MATERIAL FOR THIS EXERCISE -
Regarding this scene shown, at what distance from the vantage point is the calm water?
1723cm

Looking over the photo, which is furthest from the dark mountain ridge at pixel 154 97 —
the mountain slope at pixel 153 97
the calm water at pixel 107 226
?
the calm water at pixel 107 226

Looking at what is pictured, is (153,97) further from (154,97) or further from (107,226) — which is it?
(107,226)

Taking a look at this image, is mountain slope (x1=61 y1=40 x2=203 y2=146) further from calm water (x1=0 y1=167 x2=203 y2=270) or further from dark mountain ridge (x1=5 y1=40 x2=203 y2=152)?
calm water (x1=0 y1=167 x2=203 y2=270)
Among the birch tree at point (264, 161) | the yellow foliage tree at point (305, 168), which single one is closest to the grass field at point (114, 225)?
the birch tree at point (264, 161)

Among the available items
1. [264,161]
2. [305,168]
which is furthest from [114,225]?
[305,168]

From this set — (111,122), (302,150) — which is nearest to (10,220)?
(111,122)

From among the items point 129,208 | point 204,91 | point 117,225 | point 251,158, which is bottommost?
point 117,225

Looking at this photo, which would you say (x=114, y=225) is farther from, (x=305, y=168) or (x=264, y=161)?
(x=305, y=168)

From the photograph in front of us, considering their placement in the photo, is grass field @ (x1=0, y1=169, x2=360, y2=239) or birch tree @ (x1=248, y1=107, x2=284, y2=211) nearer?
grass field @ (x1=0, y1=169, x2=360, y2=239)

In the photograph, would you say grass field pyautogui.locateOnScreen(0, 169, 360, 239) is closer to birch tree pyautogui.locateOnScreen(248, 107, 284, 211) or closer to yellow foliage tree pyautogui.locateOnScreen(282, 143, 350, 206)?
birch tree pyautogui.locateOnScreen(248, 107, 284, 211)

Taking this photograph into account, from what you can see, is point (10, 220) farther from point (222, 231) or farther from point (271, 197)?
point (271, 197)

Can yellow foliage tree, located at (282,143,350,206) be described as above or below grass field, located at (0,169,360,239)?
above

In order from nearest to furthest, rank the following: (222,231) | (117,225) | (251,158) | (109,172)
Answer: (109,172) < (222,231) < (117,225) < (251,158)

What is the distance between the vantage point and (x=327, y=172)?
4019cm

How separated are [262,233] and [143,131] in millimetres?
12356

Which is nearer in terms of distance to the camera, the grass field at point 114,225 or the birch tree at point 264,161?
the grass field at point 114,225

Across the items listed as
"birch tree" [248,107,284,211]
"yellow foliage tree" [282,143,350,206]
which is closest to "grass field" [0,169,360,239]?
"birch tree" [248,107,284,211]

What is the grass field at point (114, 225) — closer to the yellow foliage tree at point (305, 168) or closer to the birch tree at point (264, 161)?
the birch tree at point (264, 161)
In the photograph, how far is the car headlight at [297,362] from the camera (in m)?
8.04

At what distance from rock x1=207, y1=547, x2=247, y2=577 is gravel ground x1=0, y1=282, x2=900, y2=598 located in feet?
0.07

WHAT TO PRODUCE - Rewrite every line from the one containing "In the photograph, how" through the end of the rows, both ends included. Add 8 to each distance given in the answers and leave everything else unchanged.

FULL SOLUTION -
In the photograph, how far is the car headlight at [297,362] from the camera (in m)?
16.04

At what distance from rock x1=207, y1=547, x2=247, y2=577 is gravel ground x1=0, y1=282, x2=900, y2=598 located in feet?
8.07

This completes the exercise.